As many of us who teach, study, and live in Newark know, such activism became necessary several years ago after tests found high levels of lead in the city’s drinking water, which can be especially harmful to children.  Although a new plan by Essex County will dedicate $120 million towards the replacement of old lead pipes across Newark, the panelists called for continued vigilance and action by local residents.


“Keeping people involved is a difficult task,” explained panelist and Newark social worker Shakima Thomas, who in the same breadth expressed concerns regarding her own young son’s health. “I have to constantly remind him not to drink the tap water.”  Fellow panelist Sabre Bee, who co-founded the Newark Water Coalition, added, “what are we going to do with these kids who have lead poisoning?  They’re going to need health education and health support.”


During the event, all three women activists repeatedly reminded the audience of the need for scientific data in this fight.  To prove their point, they have teamed up with Dr. Kristi Pullen Fedinick, who serves as the Director of Science and Data for the Natural Resources Defense Council (NRDC), one of the nation’s leading environmental organizations.


Dr. Fedinick, who spoke to the audience remotely, first described a report she authored for the NRDC that found strong correlations between rates of drinking water violations and minority communities across the United States (see:  “NRDC is proud to stand alongside community members fighting to secure safe drinking water for everyone in Newark,” she explained.  “Race, equality, and clean water are inextricably connected.”

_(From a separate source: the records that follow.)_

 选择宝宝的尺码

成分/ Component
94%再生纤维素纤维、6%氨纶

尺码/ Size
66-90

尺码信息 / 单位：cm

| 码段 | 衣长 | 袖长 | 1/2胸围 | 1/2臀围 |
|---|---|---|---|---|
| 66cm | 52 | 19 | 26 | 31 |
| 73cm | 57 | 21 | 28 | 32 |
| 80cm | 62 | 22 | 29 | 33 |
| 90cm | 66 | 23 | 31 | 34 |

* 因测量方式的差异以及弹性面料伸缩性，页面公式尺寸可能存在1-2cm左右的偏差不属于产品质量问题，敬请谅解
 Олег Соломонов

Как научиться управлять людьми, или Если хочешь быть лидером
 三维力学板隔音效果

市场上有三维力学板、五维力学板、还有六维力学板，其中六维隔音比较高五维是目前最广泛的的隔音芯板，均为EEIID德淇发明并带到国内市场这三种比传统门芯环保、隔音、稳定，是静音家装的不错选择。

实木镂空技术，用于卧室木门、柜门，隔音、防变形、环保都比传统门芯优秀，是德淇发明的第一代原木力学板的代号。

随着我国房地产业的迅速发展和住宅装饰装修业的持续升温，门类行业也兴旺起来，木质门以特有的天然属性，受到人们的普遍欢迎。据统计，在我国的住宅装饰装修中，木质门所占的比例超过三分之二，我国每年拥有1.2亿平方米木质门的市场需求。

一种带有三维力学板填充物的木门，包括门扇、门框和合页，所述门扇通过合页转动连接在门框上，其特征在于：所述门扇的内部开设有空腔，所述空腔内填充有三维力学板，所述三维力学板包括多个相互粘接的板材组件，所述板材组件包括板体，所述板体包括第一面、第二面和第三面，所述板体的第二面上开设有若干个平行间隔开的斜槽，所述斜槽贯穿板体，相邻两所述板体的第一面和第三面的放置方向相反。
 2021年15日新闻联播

The public conversation, which took place in NJIT’s Campus Center, was planned for Women’s History Month and was supported by a broad coalition of community, academic, and environmental justice organizations including the Newark Water Coalition, the Newark Education Workers Caucus, the Federated History Department of NJIT and Rutgers-Newark, NJIT’s Murray Center for Women in Technology, the Natural Resources Defense Council, and the Price Institute.